Based on the World Bank East Asia and Pacific Economic Update released on Tuesday, Sept. 28, the multilateral financial institution trimmed its 2021 gross domestic product (GDP) forecast for the Philippines to 4.3 percent from 5.5 percent penciled in April.
The Washington-based lender also expects slower than initially estimated economic output for next year, lowering the GDP projection from 6.3 percent to 5.8 percent. In 2023, the economy is seen to expand by 5.5 percent.
World Bank noted that the Philippines is seeing “a regressive recovery.”
Across Southeast Asia, Vietnam and Lao had returned to pre-pandemic levels last year, while Indonesia is expected to pull a level of GDP seen before the coronavirus crisis this year.
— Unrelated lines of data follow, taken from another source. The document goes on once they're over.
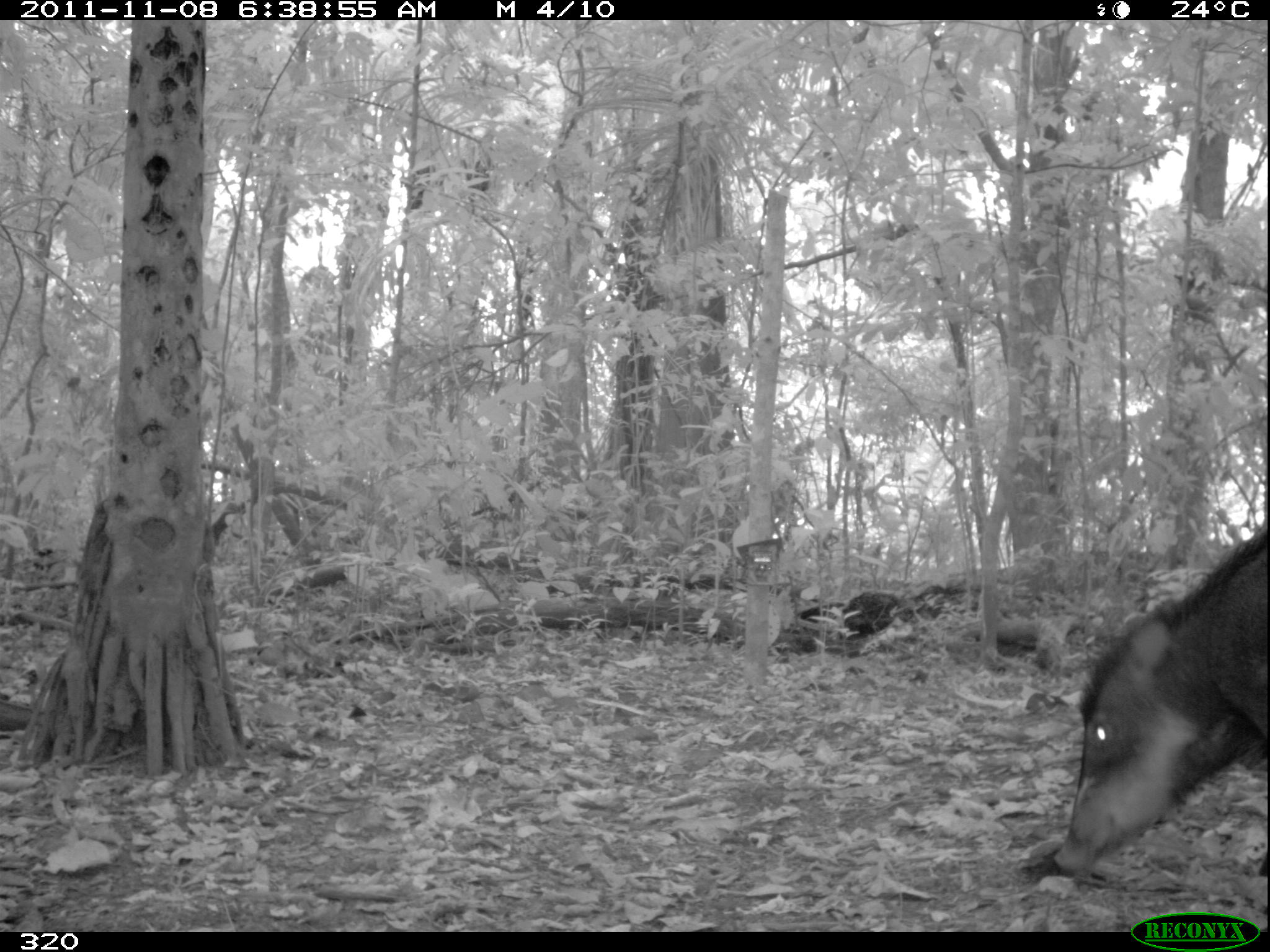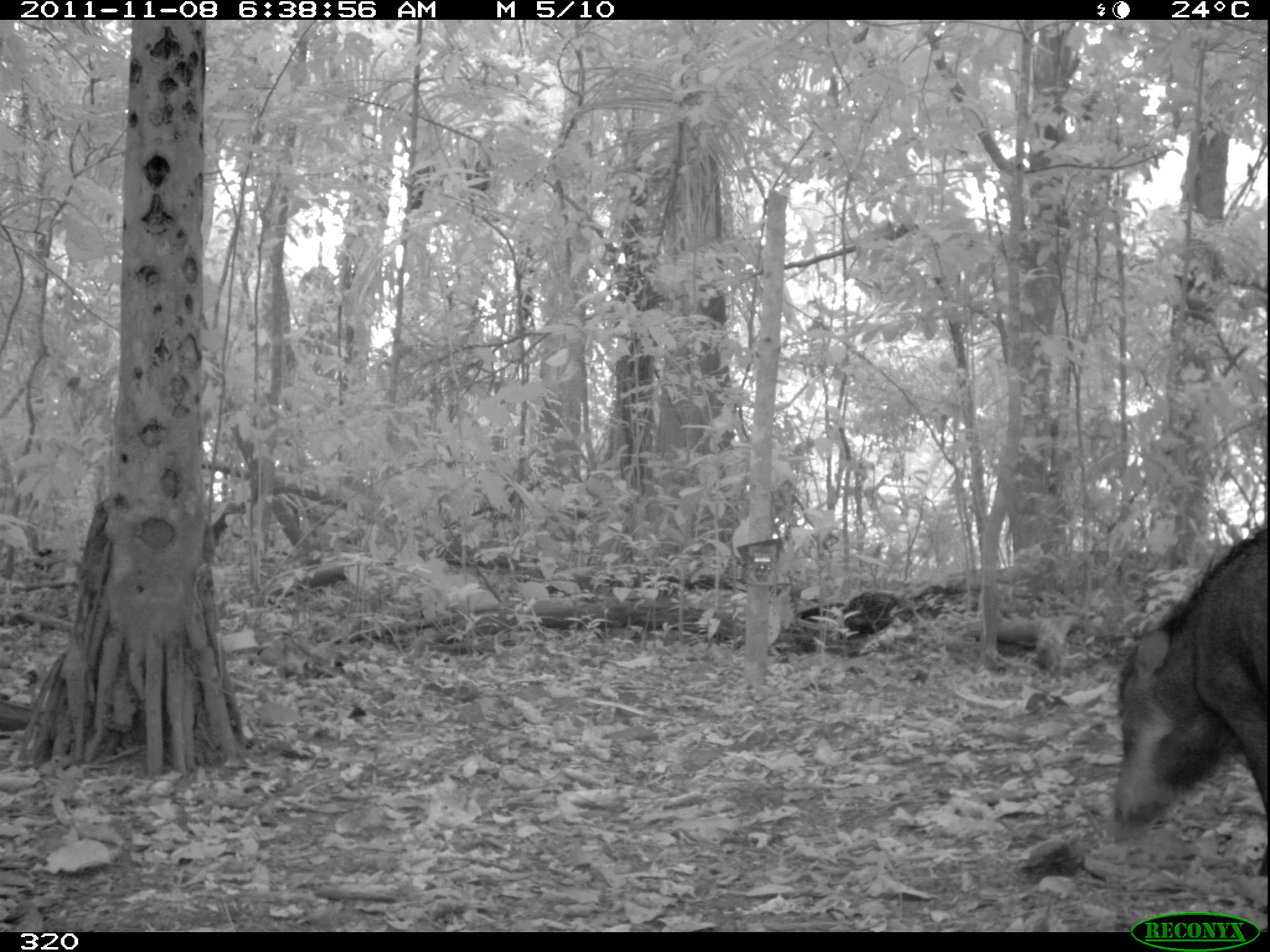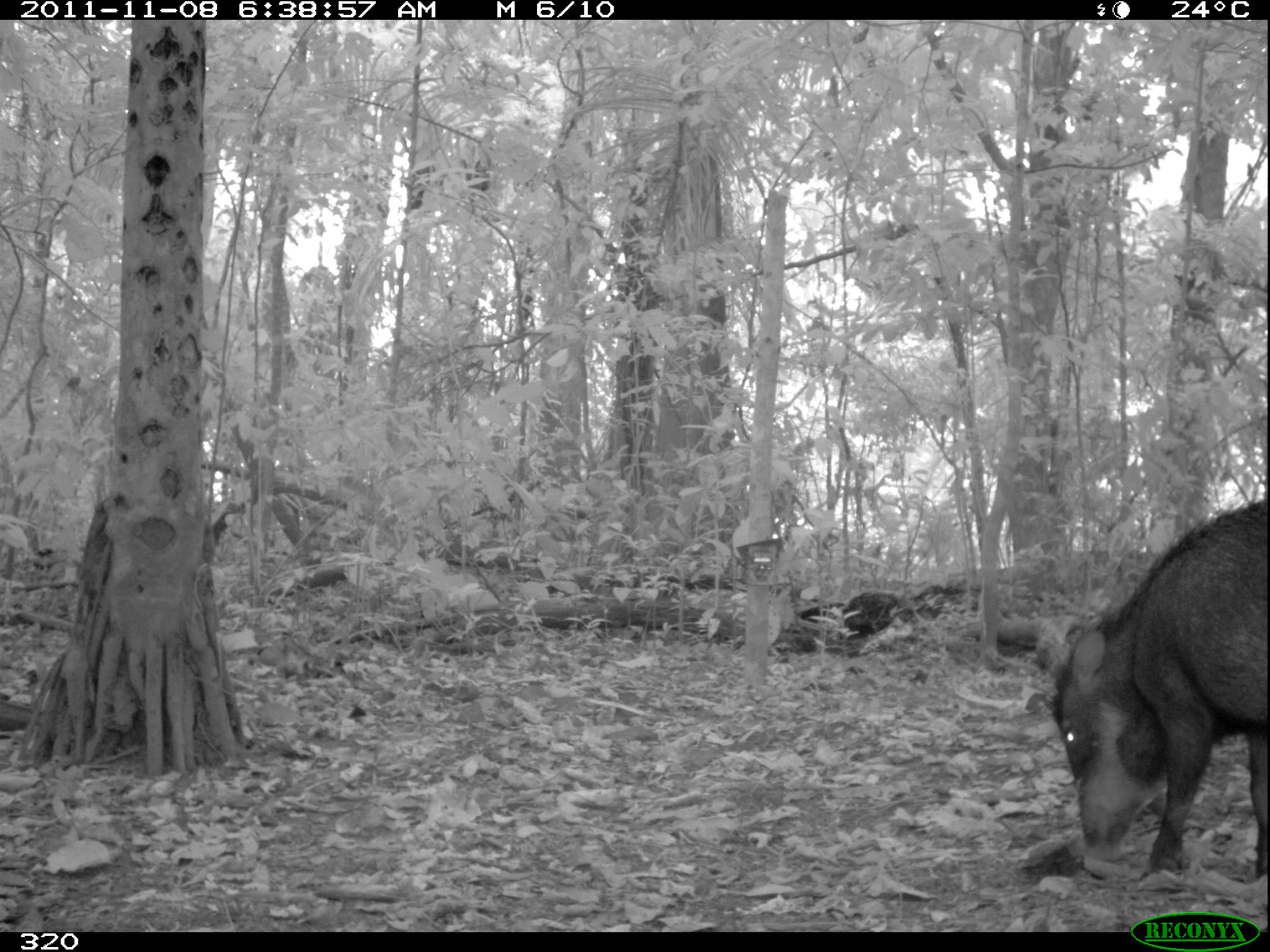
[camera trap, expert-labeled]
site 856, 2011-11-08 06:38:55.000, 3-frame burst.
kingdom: Animalia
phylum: Chordata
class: Mammalia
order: Artiodactyla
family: Tayassuidae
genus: Tayassu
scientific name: Tayassu pecari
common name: white-lipped peccary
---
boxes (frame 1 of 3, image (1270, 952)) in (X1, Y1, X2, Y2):
tayassu pecari: (1053, 525, 1270, 876)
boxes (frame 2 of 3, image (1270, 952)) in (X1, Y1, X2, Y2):
tayassu pecari: (1110, 528, 1269, 875)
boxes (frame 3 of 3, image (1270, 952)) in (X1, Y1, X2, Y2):
tayassu pecari: (1052, 495, 1270, 879)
On the other hand, Cambodia and Malaysia will likely be back to their pre-pandemic levels in 2022.
Meanwhile, the Philippines along with Thailand, and Myanmar are on pace to return to their pre-pandemic growth only in 2023, according to the World Bank.
“[Economic] output in Indonesia and Malaysia had come close to pre-pandemic levels, while Thailand and the Philippines were further away, but now all of them are showing signs of slowing down,” the World Bank report said.
As the Philippine economic recovery is seen to move at a much slower pace, the World Bank said it will drag down the rate of reduction in the number of people living in poverty in the country.
“A regressive recovery in Indonesia and the Philippines would mean slower declines in poverty and a smaller expansion of the economically secure class, which can already be observed by 2023,” World Bank said.
In the Philippines, the World Bank report indicated that poverty would decline 2.1 points more slowly, and the economically secure class would grow by only 2.9 points compared to 4.8 points.
“This represents 2.4 million fewer people escaping poverty and 2.1 million fewer people rising into economic security in the Philippines by 2023,” the bank said.
Likewise, the World Bank said the COVID-19 vaccine rollout in the Philippines is happening more slowly than expected.
“Widespread vaccination with safe and effective vaccines is a necessary condition for a sustainable economic recovery,” the World Bank said..
But the Philippines “can vaccinate more than 60 percent” of its population by the first half of 2022, the World Bank said. This estimate is beyond the Duterte administration goal of inoculating 70 percent of Filipinos by the end of 2021.
Meeting the vaccination target “will require a major effort to acquire vaccines, distribute them, and persuade people to be vaccinated,” the bank said.